Tweak3D - Your Freakin' Tweakin' Source!

Posted: December 14th, 2004
Written by: Adam Honek

PCI Express

Since its launch in 1997 with the Intel 440LX chipset AGP (Advanced Graphics Port) has served a substantial role in PC graphics performance taking over from the much limited shared PCI bus architecture. It was first thought that memory would be expensive and thus future graphics cards would also utilize system memory, later this theory turned out mostly invalid but moving textures and other data to and from the graphics sub-system still required a fast independent bus.

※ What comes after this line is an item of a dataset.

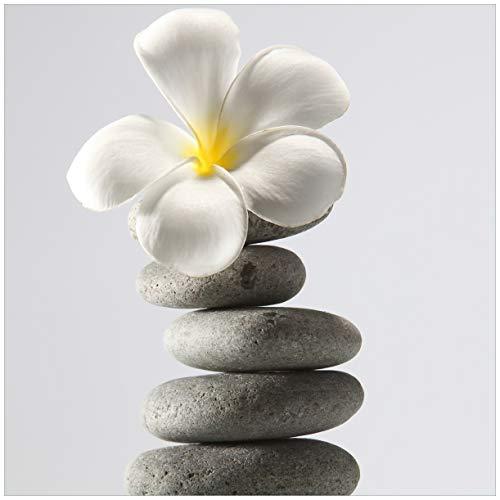 Wallario Magnet für Kühlschrank/Geschirrspüler, magnetisch haftende Folie - 60 x 60 cm, Motiv: Blume auf gestapelten Steinen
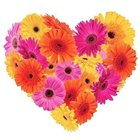 Frisky Feelings Gerberas Premium Heart Shaped Arrangement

In its latest revision AGP 3.0 or more widely known within the IT community as AGP 8x provides a direct maximum bandwidth to the graphics card of 2.1GB/sec. Taking over this role PCI Express running at 2.5GHz has a peak data throughput determined by the number of channels employed into a given socket, in terms of add-on cards this is currently x1 (a single channel) but for graphics cards it's a full x16 (16 independent lines). In practice this means that Galaxy's 6600GT and other 164 pin PCI-E x16 products have at their disposal no less than 8GB/sec (bi-directional of pure bandwidth, 2x 4GB/sec), an immense technological leap. Such advancement will continue to push graphics sub-system I/O performance further especially as game titles continue in gaining increasing complexity pushing yet more data down through to the graphics card. The most exciting aspect of PCI Express is SLI as mentioned earlier, for those truly geek orientated individuals craving no less than two graphics cards in their system running in parallel it is this technology that most certainly brings smiles to their faces.